++++ Excerpt provided ++++
Every now and then, a film idea crops up that is so crazy that it just has to work, and that gets the internet very excited.
It happened with Snakes on a Plane – Samuel L. Jackson battling an army of snakes in a sealed container a thousand feet in the air? Yes please! – and it happened with 2010’s The Expendables, which saw all of our beloved action heroes from the eighties teaming up to form a super-group of testosterone fuelled bad-asses. What could go wrong?
Well, plenty did, but, crucially, not the box-office, and so here we have a second throw of the dice, and The Expendables 2 more than makes up for the failings of the first film.
EX2 drops us straight into the action, with an extended assault on an enemy compound in Asia to rescue a kidnapped billionaire, immediately demonstrating that director Simon West (Con Air) has a much better grasp of action than Sylvester Stallone, who directed himself in the first film. It’s an outrageously overblown sequence – the Expendables use armoured cars, zip-wires, jet-skis and a weaponised escape plane all within the first few minutes – and it’s the film in microcosm – big, ludicrously dumb and giddily entertaining.
++++ Dataset extract ++++
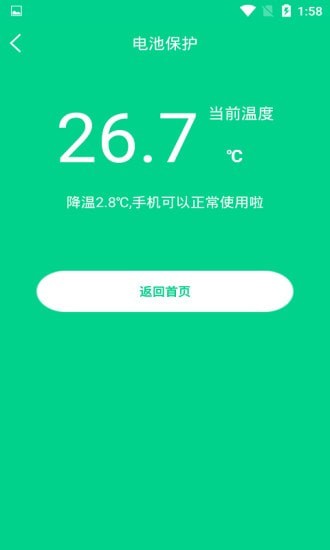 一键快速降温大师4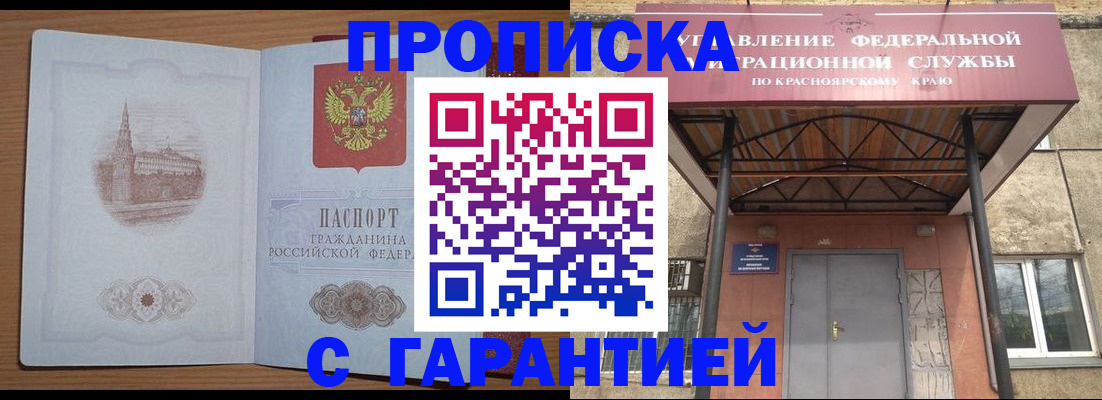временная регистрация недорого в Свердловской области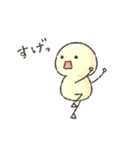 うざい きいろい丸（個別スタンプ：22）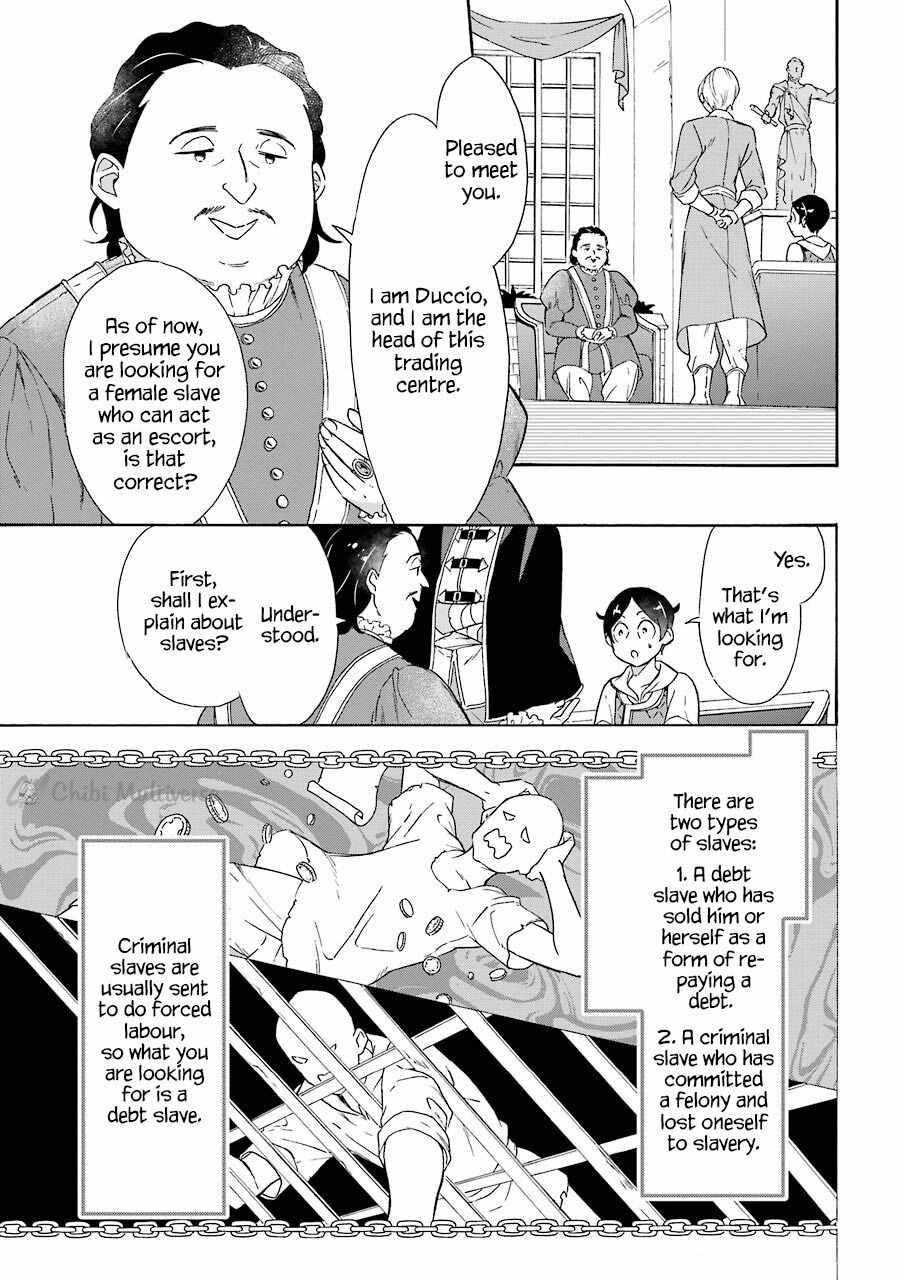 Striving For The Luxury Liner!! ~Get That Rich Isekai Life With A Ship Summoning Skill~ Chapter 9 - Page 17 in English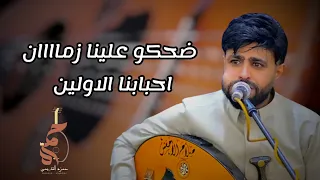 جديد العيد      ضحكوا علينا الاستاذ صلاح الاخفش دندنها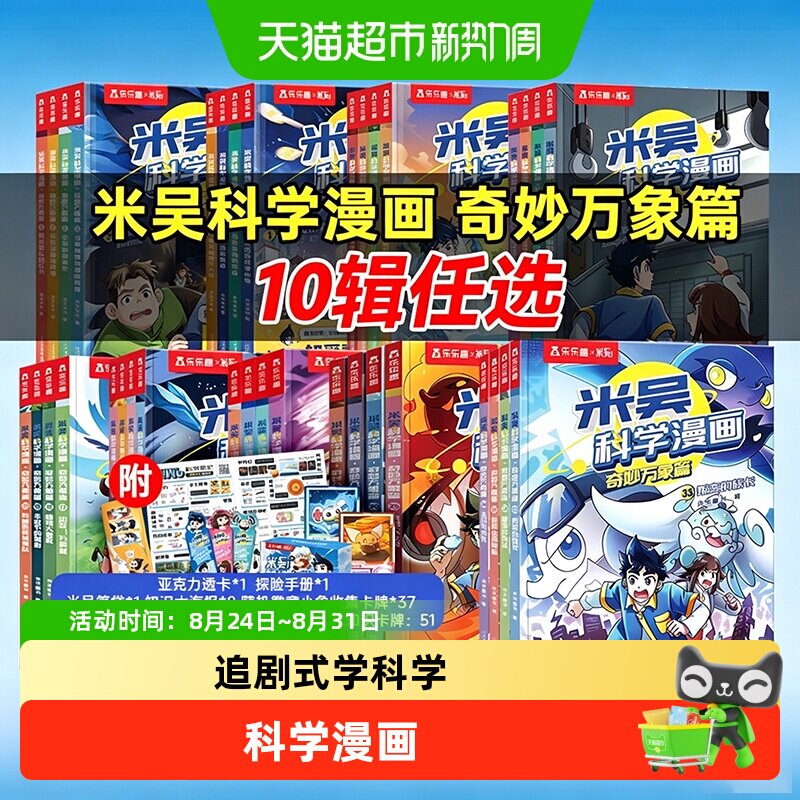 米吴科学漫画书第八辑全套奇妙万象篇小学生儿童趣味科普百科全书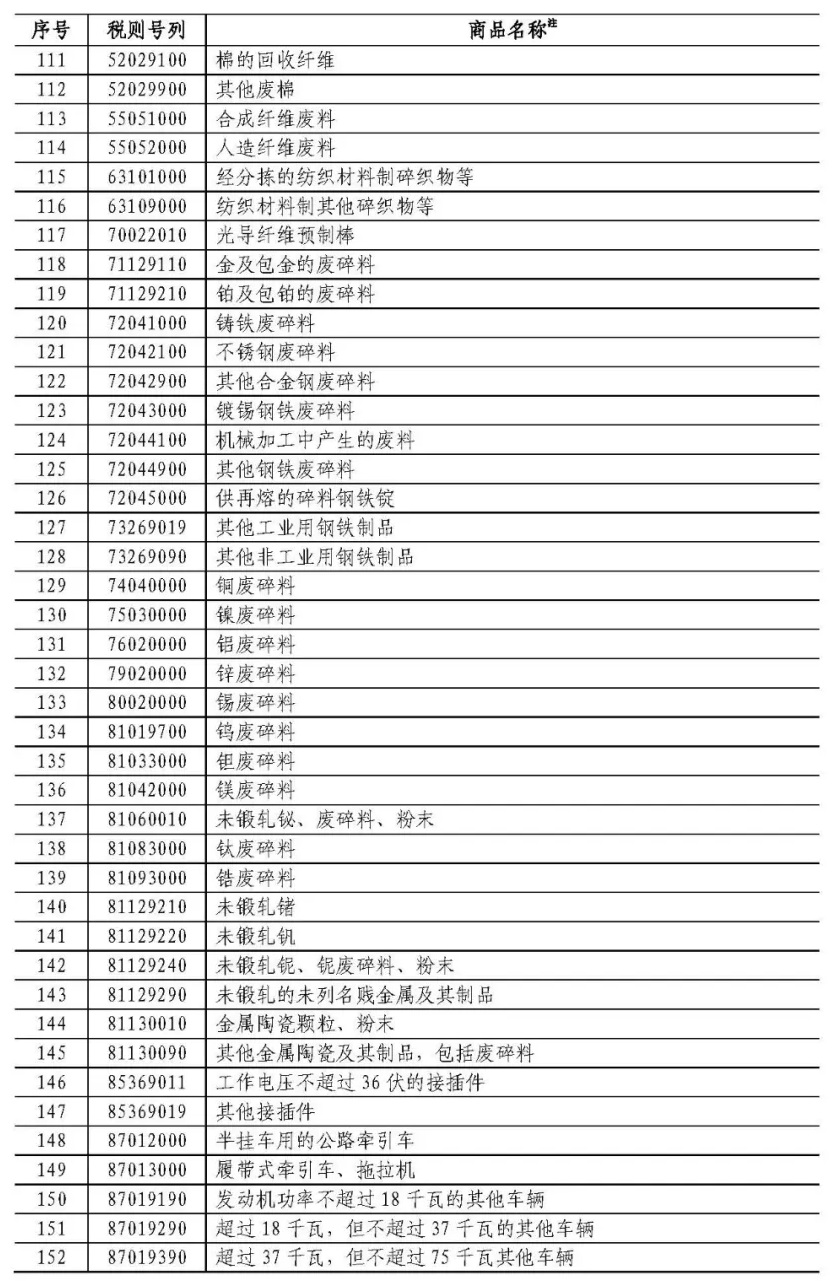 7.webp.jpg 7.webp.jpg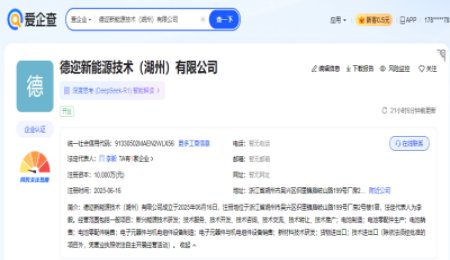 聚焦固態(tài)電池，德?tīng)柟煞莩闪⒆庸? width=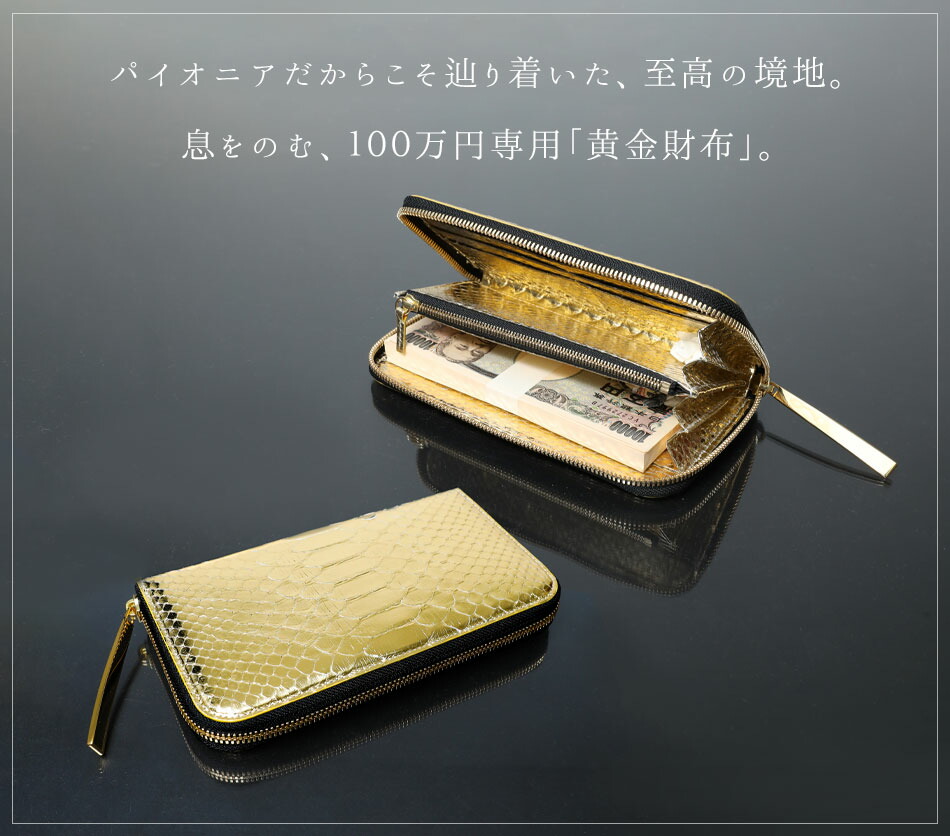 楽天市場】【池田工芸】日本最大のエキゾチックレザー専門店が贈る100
++++
++++ Dataset extract ++++
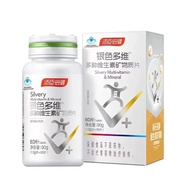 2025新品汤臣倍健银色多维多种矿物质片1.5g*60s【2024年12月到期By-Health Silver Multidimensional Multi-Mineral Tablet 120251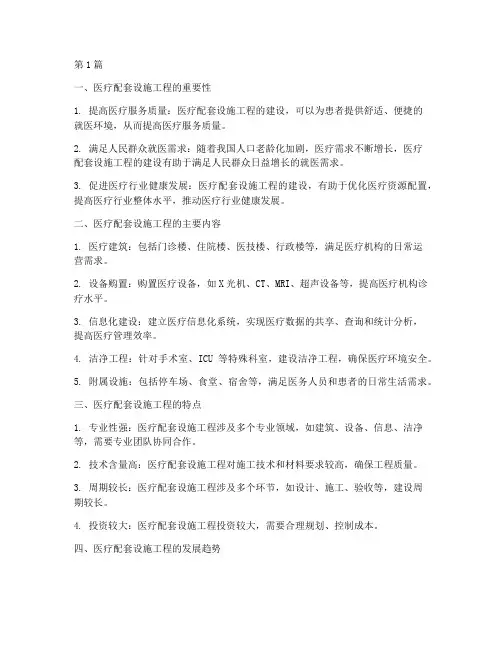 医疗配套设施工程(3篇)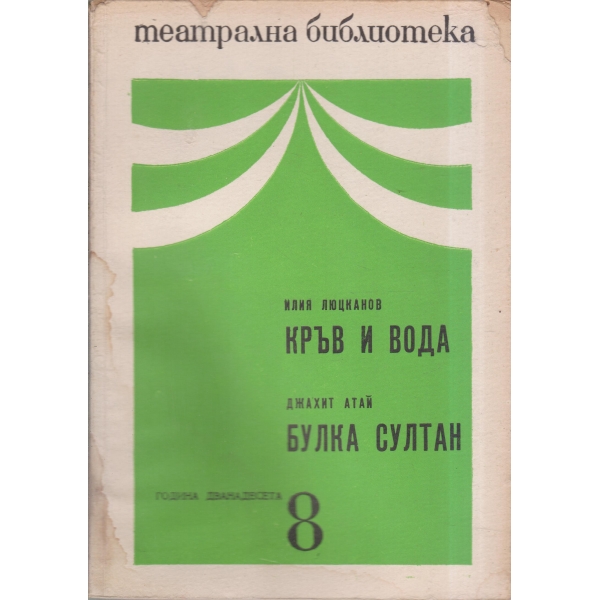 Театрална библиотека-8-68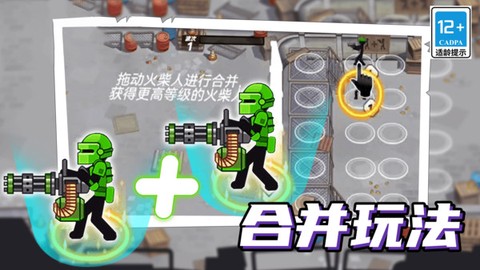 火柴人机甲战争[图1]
++++
Exercise aim: Resume the review of The Expendables 2 from the point where it stops.

Reply:
Stallone once again stars as leader of the team, while all the previous muscle from the first instalment return (Jason Statham, Dolph Lundgren, Randy Couture, Terry Crews – with Jet Li’s hand-to-hand skills only featuring for a short cameo this time).
However, while the first film promised the ultimate action-hero team-up, big names Bruce Willis and Arnold Schwarzenegger only appeared as cameos, and instead we were left with the physically formidable but cinematically unknown footballer and UFC guys Crews and Couture. It felt like something of a cheat, but the balance is more than restored here, as the big names all get more of a look in and even get to throw down together.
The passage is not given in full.